[Spatial reasoning question records]
|---|

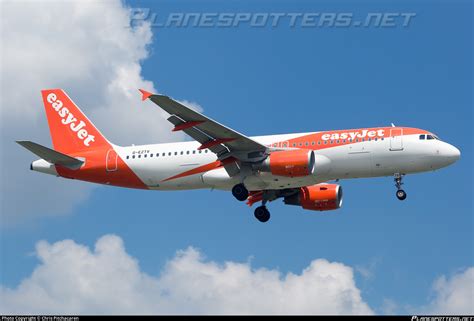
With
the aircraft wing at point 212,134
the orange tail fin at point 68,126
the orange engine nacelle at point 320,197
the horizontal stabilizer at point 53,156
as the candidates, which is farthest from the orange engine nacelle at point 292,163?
the horizontal stabilizer at point 53,156

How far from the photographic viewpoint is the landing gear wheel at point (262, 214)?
1997 inches

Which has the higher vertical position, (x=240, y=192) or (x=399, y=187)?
(x=399, y=187)

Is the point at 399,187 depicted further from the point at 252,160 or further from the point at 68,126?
the point at 68,126

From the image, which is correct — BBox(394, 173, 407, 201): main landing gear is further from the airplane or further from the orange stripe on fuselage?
the orange stripe on fuselage

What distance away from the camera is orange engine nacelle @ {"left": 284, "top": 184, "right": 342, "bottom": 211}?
50.7 meters

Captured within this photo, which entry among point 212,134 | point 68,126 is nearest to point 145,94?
point 212,134

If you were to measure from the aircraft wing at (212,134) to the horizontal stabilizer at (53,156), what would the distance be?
8168mm

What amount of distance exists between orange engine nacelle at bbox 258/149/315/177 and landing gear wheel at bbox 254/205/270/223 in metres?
5.56

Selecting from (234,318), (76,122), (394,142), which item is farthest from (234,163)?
(234,318)

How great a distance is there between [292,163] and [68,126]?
1581cm

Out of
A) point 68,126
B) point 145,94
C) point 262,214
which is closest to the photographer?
point 145,94

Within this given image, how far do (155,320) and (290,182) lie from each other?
19.0 meters

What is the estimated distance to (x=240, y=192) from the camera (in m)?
46.7

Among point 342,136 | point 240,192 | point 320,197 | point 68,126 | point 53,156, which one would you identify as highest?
point 68,126
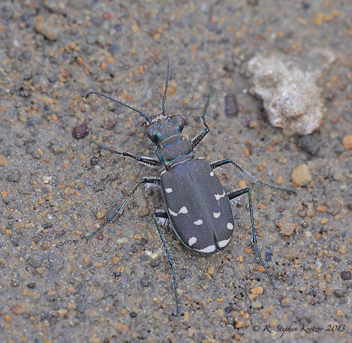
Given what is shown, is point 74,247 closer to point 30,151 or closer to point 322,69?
point 30,151

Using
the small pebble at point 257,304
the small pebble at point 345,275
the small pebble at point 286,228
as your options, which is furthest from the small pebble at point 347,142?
the small pebble at point 257,304

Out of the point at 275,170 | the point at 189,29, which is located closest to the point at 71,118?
the point at 189,29

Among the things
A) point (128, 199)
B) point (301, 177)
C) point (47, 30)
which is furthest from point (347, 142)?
point (47, 30)

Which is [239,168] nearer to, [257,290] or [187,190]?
[187,190]

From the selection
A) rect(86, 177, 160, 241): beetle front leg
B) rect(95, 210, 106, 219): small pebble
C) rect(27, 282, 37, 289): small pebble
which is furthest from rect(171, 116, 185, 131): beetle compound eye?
rect(27, 282, 37, 289): small pebble

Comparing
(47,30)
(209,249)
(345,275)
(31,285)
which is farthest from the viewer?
(47,30)

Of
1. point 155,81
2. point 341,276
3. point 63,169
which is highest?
point 155,81
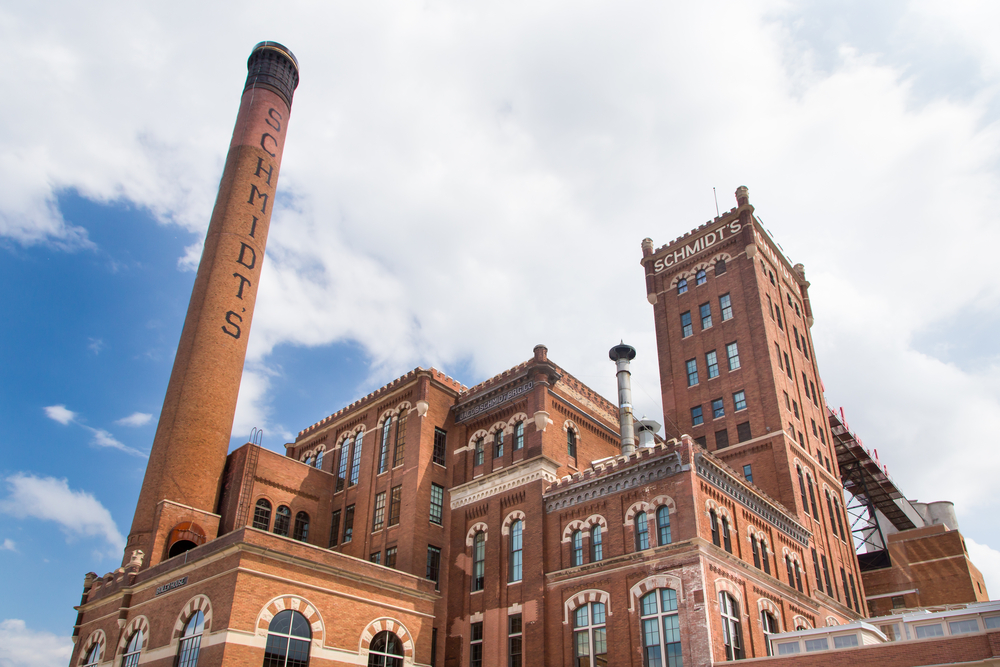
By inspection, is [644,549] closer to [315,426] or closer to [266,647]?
[266,647]

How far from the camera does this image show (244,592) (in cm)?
3053

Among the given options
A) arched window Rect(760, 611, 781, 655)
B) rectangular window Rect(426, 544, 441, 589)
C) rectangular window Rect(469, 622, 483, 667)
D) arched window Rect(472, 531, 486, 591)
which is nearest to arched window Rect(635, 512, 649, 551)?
arched window Rect(760, 611, 781, 655)

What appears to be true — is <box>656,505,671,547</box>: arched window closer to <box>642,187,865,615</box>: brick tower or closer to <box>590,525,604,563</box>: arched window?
<box>590,525,604,563</box>: arched window

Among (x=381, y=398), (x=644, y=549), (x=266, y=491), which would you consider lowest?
(x=644, y=549)

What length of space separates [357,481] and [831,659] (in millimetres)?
29061

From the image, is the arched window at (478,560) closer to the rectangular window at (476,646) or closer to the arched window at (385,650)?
the rectangular window at (476,646)

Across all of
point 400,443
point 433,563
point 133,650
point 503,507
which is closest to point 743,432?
point 503,507

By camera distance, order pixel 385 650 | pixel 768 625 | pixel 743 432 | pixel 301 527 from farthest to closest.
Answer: pixel 743 432, pixel 301 527, pixel 385 650, pixel 768 625

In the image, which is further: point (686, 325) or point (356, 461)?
point (686, 325)

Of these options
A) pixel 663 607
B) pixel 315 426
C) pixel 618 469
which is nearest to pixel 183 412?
pixel 315 426

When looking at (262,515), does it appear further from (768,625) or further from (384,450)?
(768,625)

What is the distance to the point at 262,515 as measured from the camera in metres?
43.5

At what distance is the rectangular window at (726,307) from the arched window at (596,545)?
22.2m

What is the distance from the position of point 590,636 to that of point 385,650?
10057 millimetres
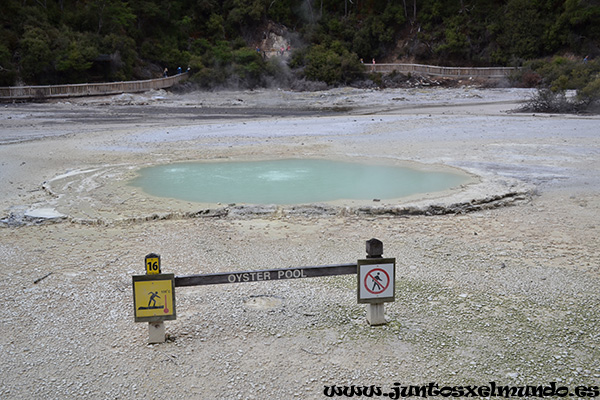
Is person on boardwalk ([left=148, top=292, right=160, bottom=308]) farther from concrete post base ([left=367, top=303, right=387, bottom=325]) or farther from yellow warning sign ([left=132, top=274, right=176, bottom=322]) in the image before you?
concrete post base ([left=367, top=303, right=387, bottom=325])

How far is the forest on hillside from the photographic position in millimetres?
40594

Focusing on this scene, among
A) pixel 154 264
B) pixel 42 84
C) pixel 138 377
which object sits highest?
pixel 42 84

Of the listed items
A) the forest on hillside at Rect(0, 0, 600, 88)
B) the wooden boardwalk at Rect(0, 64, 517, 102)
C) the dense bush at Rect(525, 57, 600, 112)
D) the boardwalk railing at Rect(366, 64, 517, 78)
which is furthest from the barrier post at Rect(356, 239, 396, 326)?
the boardwalk railing at Rect(366, 64, 517, 78)

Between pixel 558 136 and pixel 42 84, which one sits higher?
pixel 42 84

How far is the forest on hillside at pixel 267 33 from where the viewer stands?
40594 millimetres

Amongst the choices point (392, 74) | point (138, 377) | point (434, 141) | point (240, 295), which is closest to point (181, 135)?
point (434, 141)

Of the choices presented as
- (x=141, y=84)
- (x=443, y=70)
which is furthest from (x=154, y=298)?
(x=443, y=70)

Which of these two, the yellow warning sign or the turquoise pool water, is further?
the turquoise pool water

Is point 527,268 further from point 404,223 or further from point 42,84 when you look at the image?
point 42,84

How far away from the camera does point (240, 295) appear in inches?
219

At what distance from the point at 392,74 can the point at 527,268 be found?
42224 mm

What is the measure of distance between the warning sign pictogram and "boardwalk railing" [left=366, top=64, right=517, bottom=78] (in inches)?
1611

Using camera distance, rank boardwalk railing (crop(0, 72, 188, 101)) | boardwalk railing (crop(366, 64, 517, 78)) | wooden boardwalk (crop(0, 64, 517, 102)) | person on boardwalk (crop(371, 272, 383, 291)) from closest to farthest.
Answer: person on boardwalk (crop(371, 272, 383, 291)) < boardwalk railing (crop(0, 72, 188, 101)) < wooden boardwalk (crop(0, 64, 517, 102)) < boardwalk railing (crop(366, 64, 517, 78))

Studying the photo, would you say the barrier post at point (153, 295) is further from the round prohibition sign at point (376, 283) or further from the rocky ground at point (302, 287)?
the round prohibition sign at point (376, 283)
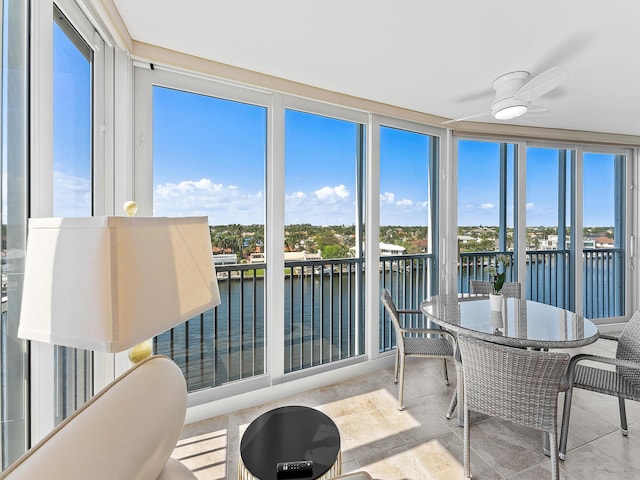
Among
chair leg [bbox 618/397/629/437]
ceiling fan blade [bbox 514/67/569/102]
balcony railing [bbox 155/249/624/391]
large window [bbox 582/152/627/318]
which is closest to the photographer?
ceiling fan blade [bbox 514/67/569/102]

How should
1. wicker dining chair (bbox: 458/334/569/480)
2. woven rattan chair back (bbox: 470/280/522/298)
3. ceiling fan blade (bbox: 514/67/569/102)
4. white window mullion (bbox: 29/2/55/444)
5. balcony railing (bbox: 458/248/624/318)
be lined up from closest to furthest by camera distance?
white window mullion (bbox: 29/2/55/444), wicker dining chair (bbox: 458/334/569/480), ceiling fan blade (bbox: 514/67/569/102), woven rattan chair back (bbox: 470/280/522/298), balcony railing (bbox: 458/248/624/318)

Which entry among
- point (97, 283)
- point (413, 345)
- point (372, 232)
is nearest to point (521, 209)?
point (372, 232)

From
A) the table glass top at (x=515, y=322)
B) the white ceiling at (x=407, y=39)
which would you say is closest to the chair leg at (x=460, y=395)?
the table glass top at (x=515, y=322)

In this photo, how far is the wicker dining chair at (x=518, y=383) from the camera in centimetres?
152

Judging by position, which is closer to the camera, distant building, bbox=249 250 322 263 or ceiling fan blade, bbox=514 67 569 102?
ceiling fan blade, bbox=514 67 569 102

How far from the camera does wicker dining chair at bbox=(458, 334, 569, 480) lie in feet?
4.99

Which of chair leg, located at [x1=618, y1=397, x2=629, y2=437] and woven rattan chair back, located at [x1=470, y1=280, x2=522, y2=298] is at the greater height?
woven rattan chair back, located at [x1=470, y1=280, x2=522, y2=298]

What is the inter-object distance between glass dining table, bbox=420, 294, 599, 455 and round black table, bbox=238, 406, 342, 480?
3.87 ft

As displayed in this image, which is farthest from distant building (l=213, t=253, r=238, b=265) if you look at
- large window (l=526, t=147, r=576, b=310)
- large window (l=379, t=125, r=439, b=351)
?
large window (l=526, t=147, r=576, b=310)

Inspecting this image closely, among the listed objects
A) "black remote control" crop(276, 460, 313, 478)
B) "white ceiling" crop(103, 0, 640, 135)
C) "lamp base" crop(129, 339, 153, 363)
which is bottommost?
"black remote control" crop(276, 460, 313, 478)

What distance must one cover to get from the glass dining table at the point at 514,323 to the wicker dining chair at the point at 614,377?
0.44 feet

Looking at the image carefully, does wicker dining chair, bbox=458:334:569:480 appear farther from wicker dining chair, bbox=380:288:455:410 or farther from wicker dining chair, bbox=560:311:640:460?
wicker dining chair, bbox=380:288:455:410

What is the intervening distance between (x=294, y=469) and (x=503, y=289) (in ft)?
9.59

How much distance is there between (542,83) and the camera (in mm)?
2088
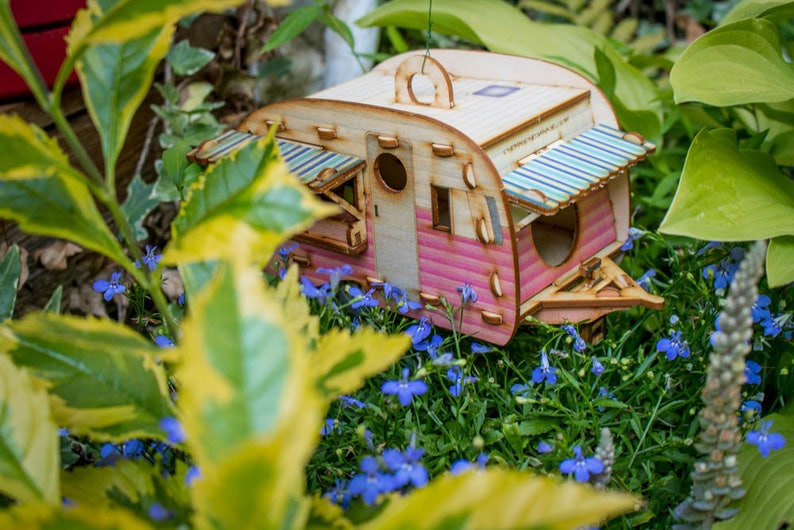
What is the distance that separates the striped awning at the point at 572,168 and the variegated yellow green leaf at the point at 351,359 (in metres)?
0.46

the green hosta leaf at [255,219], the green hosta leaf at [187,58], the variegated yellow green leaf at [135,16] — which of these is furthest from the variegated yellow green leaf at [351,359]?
the green hosta leaf at [187,58]

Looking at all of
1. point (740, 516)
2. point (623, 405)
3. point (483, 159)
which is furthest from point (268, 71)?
point (740, 516)

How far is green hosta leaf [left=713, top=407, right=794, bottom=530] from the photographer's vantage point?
1.15 metres

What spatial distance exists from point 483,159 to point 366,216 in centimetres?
29

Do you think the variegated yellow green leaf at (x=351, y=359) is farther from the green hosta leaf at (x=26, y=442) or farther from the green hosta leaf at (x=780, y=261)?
the green hosta leaf at (x=780, y=261)

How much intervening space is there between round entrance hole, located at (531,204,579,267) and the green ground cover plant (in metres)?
0.18

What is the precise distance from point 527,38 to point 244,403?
62.0 inches

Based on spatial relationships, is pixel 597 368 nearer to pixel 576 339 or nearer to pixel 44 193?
pixel 576 339

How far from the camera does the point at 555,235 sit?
169 cm

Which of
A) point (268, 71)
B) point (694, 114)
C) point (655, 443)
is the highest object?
point (268, 71)

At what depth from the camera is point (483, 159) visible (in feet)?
4.21

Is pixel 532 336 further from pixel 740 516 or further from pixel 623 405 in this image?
pixel 740 516

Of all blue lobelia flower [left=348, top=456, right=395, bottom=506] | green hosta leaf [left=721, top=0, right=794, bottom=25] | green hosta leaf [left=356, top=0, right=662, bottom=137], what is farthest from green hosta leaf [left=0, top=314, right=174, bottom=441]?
green hosta leaf [left=721, top=0, right=794, bottom=25]

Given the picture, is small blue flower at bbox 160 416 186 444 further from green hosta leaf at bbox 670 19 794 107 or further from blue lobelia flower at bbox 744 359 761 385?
green hosta leaf at bbox 670 19 794 107
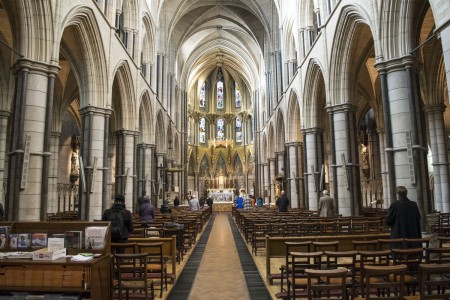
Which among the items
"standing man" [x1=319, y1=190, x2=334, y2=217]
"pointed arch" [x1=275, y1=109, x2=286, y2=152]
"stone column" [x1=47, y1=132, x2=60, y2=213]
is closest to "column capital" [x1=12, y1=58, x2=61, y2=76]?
"standing man" [x1=319, y1=190, x2=334, y2=217]

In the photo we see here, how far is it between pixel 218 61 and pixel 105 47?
113 feet

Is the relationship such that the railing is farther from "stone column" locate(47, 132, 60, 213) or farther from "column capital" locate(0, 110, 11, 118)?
"column capital" locate(0, 110, 11, 118)

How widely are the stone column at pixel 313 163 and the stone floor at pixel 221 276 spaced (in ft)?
23.4

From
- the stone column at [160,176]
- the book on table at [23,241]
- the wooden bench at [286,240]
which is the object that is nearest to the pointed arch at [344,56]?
the wooden bench at [286,240]

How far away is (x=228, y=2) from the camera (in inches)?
1278

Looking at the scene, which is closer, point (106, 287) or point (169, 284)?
point (106, 287)

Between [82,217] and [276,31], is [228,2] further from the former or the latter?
[82,217]

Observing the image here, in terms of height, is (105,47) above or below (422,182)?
above

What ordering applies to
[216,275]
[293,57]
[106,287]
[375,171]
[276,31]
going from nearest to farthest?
[106,287]
[216,275]
[293,57]
[375,171]
[276,31]

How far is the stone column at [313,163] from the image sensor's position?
56.2 feet

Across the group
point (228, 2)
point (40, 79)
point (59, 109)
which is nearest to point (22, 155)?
point (40, 79)

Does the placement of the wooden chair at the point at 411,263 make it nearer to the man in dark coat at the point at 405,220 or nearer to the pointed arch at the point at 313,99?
the man in dark coat at the point at 405,220

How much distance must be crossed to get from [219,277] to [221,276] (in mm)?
95

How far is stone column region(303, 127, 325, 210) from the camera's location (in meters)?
17.1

|---|

__Set task__: Render the records from the line containing "What ordering applies to" through the end of the records as a Markdown table with the columns Row and Line, leaving out blank lines.

__Full response__:
| Row | Line |
|---|---|
| 1 | What ordering applies to |
| 2 | [216,275] |
| 3 | [293,57] |
| 4 | [106,287] |
| 5 | [375,171] |
| 6 | [276,31] |
| 7 | going from nearest to farthest? |
| 8 | [106,287] |
| 9 | [216,275] |
| 10 | [293,57] |
| 11 | [375,171] |
| 12 | [276,31] |
| 13 | How far is the stone column at [313,163] from the image sensor's position? |
| 14 | 56.2 feet |
| 15 | Across the group |
| 16 | point (228, 2) |
| 17 | point (40, 79) |
| 18 | point (59, 109) |
| 19 | which is nearest to point (22, 155)? |
| 20 | point (40, 79) |
| 21 | Does the placement of the wooden chair at the point at 411,263 make it nearer to the man in dark coat at the point at 405,220 or nearer to the pointed arch at the point at 313,99? |
| 22 | the man in dark coat at the point at 405,220 |
| 23 | How much distance must be crossed to get from [219,277] to [221,276] (in mm)? |
| 24 | 95 |
| 25 | How far is stone column region(303, 127, 325, 210) from the camera's location (in meters)? |
| 26 | 17.1 |